I was all alone this Christmas Eve night. Jack's Bistro would be open until midnight and Terri picked up the overnight double shift. I guess I should be upset by this, but really I'm content to have this alone time. The apartment is so quiet that I can just have a cup of coffee, stare at the Christmas tree, and think.

Once the coffee was brewed, the lights were plugged in, and I found a comfortable spot in front of the tree, I let my mind wander. I wandered back to my childhood in Indiana. I remembered the snow falling outside and how it made everything just seem that much more magical. I miss it only at Christmas. The thought of the restaurant being open at midnight reminded me of Midnight mass. My father, a staunch Roman Catholic, would cook a small dinner at six, send us to bed at seven, and then wake us up at eleven to get ready for the service. We met our grandparents at the church and we would say our prayers and sing our hymns still half asleep. Afterwards, we would have a feast at one in the morning at my grandparent's and come home to go to bed at three in the morning and were warned not to get out of bed until nine.

Those memories make me think about my future and the children that I haven't born yet. What kind of Christmas would I provide for them? Would I move back to Indiana so they can have snow and tradition? Would I stay in California where we could still go to the beach and live by our own rules? Would I do whatever my husband decided was best? Could I do for my children with no husband at all? The last thought made me frown. I'm a strong woman, but that seems too much to bear.

I saw a taxi pull up in the parking lot and gasped when I saw Jack get out. I turned to read the clock on the wall and realized it was a quarter after one. My Lord, where had the night gone? Before I knew it Jack was swinging the door open.

"Hey," he said as he shut the door behind him.

"Hey," I said as I watched his gaze. I could tell he was up to something.

"You sure do look pretty in front of those tree lights."

"Well, thanks," I giggled.

"Come sit down with me," he motioned over to the couch. "I've got a present for you."

"Oh," I said, noting that there wasn't a bag or a box from what I could see. I sat down and silently wondered what his gift was or where it was.

"Are you happy, Janet?"

"Well, yes. Why?"

"Remember the Christmas after Chrissy moved out and Cindy moved in?"

"Yeah," I breathed. "I try not to, though. That was a very hard time for me."

"I know," he said, his breathing beginning to labour as well. "I remember you crying at night."

"You do?"

"Yeah. I didn't know how to comfort you, but I was in my room, crying with you."

I had to gulp down a cry. That night and those times where I prayed Jack never knew how I cried. He instinctively knew.

"I'm sorry."

"Honey, don't be."

"My present," I said, anything to get off this uncomfortable subject.

"You ready for it?"

"Yes."

He pulled a tiny box out of his coat pocket. He handed it to me and I gasped. My gaze kept going from his face to the jewelry box that revealed a sapphire ring.

"Well, thank you, honey," I said as I put the ring on. "It's not my birthstone, but I love it and I'll keep it."

"That's not why I bought it."

"Jack, are you proposing?"

God, I'm not ready for this. I lied.

"Don't be mad, but no."

"I'm not mad," I said, meaning it as I let out a huge exhale.

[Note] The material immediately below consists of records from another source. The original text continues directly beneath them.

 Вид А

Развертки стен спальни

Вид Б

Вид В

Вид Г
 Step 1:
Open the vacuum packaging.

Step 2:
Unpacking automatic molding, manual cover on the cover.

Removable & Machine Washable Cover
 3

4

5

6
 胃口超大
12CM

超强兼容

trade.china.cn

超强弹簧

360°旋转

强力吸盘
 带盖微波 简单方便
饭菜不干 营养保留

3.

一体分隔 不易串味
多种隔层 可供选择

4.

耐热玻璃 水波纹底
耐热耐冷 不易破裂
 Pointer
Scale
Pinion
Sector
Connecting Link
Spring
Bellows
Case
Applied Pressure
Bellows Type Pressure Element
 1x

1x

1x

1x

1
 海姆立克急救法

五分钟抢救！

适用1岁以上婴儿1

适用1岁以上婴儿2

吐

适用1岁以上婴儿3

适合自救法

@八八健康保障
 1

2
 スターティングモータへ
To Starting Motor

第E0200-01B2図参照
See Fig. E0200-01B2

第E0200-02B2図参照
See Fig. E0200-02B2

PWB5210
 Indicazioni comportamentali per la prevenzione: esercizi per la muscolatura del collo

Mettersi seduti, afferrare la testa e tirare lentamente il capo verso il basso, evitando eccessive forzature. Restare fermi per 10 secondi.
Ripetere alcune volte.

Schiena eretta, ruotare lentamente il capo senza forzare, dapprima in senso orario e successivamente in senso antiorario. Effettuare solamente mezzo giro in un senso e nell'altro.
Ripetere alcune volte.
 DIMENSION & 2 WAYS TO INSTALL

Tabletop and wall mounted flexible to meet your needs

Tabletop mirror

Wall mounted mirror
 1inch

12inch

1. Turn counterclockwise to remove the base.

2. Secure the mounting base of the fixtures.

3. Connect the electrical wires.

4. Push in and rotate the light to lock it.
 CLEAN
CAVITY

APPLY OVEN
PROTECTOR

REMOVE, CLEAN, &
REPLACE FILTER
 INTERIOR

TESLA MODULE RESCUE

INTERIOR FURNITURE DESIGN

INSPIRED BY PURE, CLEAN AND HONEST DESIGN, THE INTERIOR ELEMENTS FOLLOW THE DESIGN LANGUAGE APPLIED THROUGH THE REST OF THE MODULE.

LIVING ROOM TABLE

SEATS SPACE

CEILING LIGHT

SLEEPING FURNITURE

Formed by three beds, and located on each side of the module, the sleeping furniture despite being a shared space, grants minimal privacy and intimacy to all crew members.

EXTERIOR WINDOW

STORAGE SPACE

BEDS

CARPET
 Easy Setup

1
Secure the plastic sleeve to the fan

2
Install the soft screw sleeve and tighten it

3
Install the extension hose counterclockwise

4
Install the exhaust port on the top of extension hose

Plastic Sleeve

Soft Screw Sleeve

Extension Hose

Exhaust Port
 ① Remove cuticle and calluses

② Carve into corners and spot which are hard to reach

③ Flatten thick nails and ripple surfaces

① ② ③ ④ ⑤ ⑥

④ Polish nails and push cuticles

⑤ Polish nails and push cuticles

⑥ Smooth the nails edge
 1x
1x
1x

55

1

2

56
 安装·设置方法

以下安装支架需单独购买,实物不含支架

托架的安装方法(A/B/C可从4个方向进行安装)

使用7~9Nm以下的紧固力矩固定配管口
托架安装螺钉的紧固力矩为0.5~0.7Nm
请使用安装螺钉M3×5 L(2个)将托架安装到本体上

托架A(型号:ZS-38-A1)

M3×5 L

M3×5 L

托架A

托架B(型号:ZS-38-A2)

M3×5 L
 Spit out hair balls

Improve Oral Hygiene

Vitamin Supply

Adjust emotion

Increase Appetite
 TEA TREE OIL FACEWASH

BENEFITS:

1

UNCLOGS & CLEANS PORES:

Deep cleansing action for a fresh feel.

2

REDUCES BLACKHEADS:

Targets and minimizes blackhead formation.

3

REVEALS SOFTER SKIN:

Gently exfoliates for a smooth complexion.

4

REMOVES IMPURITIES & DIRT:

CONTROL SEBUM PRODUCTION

"It's meant to be a promise ring."

"A promise ring?"

"Promise me that you'll always be happy, always be strong, and always be kind. Always remember Janet Wood."

"Jackā€¦"

"You never gave up on me. I gave you a million reasons to and you never did. You're a saint."

"Oh, please."

"Which leads me to another thing."

"What?"

"Promise me you'll save your love for someone who deserves it."

"You deserve it, Jack."

"I want it."

"You more than proved it."

"I love you, Janet."

"I love you, too, Jack."

As we kissed each other and held each other in our arms, I couldn't believe how ridiculous Jack was. He knew how to comfort me.